Forum Moderators: open

Message Too Old, No Replies

Getty Images (206.28.73.1) ignoring robots.txt

Fake user-agent, tries to grab all pages

         

jazzguy

8:18 pm on Aug 18, 2003 (gmt 0)

10+ Year Member



A bot from 206.28.73.1, which resolves to Getty Images, attempted to rapidly grab all pages linked from the home page of one of my sites. It did not read robots.txt first, and as a result, attempted to grab disallowed pages. The bot used a fake user-agent of "Mozilla/4.0 (compatible; MSIE 5.0; Windows NT)."

I don't know what their purpose was in trying to harvest my site, but I now have their entire range blocked.

Getty Images, Inc. CW-206-28-72-A (NET-206-28-72-0-1) 206.28.72.0 - 206.28.79.255

[edited by: jazzguy at 10:29 pm (utc) on Aug. 18, 2003]

wilderness

9:09 pm on Aug 18, 2003 (gmt 0)

WebmasterWorld Senior Member 10+ Year Member Top Contributors Of The Month



from their page:
"At this time we are strictly a business-to-business website and provide photography only for commercial, corporate, editorial, publishing and similar uses."

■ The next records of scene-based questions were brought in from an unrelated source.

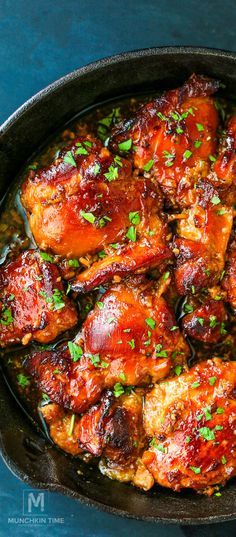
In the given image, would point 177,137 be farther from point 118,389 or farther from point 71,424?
point 71,424

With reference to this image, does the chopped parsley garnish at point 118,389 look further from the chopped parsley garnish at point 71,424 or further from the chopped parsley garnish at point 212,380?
the chopped parsley garnish at point 212,380

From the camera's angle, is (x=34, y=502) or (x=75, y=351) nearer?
(x=75, y=351)

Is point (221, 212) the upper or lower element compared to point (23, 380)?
upper

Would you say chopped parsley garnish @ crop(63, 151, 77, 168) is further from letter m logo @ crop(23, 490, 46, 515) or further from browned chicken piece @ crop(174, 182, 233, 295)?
letter m logo @ crop(23, 490, 46, 515)

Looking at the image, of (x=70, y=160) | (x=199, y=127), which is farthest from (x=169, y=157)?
(x=70, y=160)

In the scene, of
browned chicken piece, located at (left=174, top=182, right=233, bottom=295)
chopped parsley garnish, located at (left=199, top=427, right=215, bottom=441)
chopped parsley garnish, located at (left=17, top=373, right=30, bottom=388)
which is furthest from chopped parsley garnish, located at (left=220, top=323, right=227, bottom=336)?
chopped parsley garnish, located at (left=17, top=373, right=30, bottom=388)

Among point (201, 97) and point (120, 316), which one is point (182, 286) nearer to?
point (120, 316)

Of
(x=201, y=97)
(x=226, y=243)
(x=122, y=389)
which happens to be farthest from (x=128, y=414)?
(x=201, y=97)
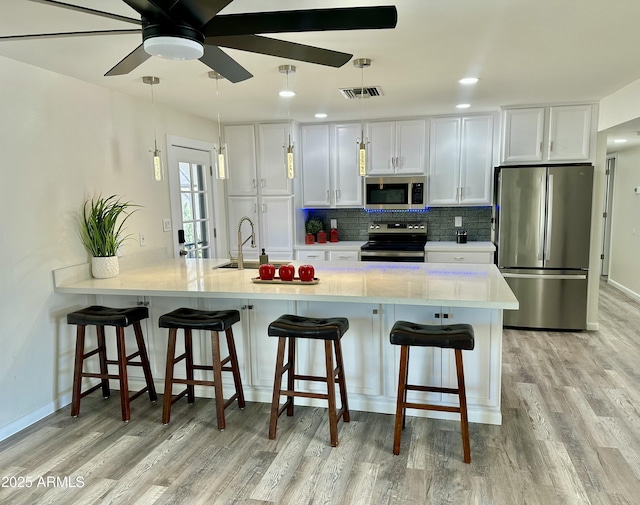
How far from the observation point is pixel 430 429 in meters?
2.82

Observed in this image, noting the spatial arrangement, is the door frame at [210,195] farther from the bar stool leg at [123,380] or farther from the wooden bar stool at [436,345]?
the wooden bar stool at [436,345]

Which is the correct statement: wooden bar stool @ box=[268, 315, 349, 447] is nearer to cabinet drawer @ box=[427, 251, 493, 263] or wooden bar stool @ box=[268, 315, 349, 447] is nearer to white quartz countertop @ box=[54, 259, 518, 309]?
white quartz countertop @ box=[54, 259, 518, 309]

Thanks for the heads up jazzguy
RewriteCond %{REMOTE_ADDR} ^206\.28\.(7[2-9])\. [OR]

jomaxx

5:01 pm on Aug 19, 2003 (gmt 0)

WebmasterWorld Senior Member 10+ Year Member



I'll bet they are spidering images and checking them for embedded watermarks, looking for sites using their pictures without paying royalties.